## [Stored data]
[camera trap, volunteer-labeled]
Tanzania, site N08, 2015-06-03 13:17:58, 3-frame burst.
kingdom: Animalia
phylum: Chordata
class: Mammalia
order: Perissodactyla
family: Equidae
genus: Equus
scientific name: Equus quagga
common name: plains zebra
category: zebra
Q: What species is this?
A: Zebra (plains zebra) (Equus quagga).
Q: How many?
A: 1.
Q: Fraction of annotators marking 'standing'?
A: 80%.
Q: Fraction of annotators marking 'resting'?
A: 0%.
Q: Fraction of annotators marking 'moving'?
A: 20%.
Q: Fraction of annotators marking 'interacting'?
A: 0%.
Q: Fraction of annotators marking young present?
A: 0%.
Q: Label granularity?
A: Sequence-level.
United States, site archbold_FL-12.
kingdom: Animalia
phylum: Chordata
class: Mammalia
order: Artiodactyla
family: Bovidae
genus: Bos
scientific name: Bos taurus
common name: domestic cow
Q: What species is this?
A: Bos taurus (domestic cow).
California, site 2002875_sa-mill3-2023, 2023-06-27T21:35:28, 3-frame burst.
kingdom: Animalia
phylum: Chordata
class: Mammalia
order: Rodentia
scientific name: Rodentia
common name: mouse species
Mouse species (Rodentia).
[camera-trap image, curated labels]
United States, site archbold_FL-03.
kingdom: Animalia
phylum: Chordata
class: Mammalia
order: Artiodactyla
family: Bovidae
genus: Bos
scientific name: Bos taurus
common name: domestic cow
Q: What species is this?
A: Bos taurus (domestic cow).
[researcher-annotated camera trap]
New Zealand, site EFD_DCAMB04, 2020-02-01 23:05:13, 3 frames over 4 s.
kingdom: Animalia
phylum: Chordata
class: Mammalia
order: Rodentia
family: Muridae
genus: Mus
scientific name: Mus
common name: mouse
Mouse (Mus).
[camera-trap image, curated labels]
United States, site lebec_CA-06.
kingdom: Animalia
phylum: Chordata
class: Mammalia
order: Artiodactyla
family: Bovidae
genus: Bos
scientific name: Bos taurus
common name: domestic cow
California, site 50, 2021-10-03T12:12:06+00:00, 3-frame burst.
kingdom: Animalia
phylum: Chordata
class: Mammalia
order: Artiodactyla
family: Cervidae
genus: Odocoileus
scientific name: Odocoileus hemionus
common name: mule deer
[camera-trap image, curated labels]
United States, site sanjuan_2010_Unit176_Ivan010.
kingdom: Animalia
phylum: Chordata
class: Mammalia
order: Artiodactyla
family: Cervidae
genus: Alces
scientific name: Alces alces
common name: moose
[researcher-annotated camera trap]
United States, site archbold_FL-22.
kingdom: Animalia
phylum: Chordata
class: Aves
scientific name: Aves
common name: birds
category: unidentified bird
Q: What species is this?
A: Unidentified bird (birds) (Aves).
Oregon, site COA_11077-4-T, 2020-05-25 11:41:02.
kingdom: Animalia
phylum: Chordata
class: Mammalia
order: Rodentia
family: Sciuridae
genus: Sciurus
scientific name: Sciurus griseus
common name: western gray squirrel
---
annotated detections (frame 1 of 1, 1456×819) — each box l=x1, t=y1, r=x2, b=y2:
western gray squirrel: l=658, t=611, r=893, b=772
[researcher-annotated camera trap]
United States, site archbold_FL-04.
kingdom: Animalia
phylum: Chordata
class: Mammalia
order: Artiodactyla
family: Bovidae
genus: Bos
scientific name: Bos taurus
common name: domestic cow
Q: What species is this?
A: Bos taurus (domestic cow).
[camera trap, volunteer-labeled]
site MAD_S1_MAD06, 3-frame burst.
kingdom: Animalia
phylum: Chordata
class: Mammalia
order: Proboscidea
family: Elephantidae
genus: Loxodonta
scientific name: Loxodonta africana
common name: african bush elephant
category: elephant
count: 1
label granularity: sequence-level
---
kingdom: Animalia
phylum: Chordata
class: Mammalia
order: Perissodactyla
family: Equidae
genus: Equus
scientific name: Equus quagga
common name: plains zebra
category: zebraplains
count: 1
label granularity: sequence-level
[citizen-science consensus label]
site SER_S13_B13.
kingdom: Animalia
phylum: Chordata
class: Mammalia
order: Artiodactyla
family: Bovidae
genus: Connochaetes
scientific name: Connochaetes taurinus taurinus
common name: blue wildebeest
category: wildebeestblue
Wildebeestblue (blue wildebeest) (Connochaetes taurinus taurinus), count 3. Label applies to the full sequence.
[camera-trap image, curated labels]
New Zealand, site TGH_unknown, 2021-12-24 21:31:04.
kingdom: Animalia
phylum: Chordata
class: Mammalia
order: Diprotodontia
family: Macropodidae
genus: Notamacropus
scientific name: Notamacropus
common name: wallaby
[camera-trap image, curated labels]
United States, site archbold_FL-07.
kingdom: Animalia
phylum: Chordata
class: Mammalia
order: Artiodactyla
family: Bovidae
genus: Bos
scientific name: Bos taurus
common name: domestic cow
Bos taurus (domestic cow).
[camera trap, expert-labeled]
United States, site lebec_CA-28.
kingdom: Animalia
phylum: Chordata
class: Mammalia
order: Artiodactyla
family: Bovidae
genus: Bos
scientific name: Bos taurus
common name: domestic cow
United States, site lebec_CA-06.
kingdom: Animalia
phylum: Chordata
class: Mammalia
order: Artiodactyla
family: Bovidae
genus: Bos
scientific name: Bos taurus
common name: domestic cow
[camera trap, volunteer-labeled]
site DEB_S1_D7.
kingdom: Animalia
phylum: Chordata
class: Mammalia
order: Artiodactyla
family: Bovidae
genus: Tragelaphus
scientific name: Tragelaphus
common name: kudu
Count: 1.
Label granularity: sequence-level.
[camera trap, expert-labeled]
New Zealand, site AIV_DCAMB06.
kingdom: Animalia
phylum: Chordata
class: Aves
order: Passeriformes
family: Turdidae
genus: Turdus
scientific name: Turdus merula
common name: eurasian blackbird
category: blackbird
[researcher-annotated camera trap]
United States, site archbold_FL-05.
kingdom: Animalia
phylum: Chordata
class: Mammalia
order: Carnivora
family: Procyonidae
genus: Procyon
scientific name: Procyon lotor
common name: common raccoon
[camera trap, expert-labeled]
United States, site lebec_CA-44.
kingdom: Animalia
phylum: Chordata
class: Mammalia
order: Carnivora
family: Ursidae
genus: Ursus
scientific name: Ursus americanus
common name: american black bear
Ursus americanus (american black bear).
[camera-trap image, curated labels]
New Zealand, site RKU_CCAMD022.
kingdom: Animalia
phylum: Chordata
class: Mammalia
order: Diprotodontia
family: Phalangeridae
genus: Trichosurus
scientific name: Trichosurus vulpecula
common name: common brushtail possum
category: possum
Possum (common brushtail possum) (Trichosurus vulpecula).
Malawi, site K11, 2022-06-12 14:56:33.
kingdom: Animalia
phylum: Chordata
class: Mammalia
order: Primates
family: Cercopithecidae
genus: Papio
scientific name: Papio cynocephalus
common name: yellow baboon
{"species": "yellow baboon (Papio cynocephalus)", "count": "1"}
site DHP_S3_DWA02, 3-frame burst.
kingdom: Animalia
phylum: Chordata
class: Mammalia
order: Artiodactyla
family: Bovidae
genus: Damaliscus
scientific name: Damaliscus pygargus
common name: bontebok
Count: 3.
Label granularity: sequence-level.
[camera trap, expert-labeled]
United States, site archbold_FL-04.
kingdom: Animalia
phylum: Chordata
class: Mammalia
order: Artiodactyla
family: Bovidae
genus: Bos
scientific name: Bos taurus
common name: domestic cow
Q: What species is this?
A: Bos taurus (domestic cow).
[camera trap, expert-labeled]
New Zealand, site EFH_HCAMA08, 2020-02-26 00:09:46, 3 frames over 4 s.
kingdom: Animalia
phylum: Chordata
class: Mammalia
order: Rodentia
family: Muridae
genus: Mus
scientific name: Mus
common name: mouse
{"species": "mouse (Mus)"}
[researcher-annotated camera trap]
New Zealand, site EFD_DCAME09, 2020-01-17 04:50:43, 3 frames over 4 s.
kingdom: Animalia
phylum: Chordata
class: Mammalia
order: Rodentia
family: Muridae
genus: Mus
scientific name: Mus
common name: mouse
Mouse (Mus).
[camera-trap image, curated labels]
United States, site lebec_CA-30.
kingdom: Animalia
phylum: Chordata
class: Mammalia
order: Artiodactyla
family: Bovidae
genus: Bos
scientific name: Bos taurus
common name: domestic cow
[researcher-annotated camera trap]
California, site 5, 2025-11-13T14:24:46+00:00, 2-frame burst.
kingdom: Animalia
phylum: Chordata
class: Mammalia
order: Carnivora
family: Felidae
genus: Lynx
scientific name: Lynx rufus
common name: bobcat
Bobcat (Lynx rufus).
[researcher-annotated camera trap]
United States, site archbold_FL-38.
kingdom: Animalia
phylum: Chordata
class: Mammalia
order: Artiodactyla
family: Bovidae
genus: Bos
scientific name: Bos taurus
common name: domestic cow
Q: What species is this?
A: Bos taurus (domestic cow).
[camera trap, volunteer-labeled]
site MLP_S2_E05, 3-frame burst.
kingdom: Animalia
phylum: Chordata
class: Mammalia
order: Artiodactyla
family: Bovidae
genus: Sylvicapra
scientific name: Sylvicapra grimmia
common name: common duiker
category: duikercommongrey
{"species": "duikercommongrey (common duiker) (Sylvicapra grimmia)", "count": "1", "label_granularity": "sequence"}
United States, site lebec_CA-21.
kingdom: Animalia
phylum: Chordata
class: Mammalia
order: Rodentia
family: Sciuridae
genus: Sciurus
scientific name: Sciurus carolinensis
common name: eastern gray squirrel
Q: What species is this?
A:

## [Brief]
The answer should consist only of the lines from the one with "scientific name: Sciurus carolinensis" to the final line of the records above, retyped word for word.

## [Exercise response]
scientific name: Sciurus carolinensis
common name: eastern gray squirrel
Q: What species is this?
A:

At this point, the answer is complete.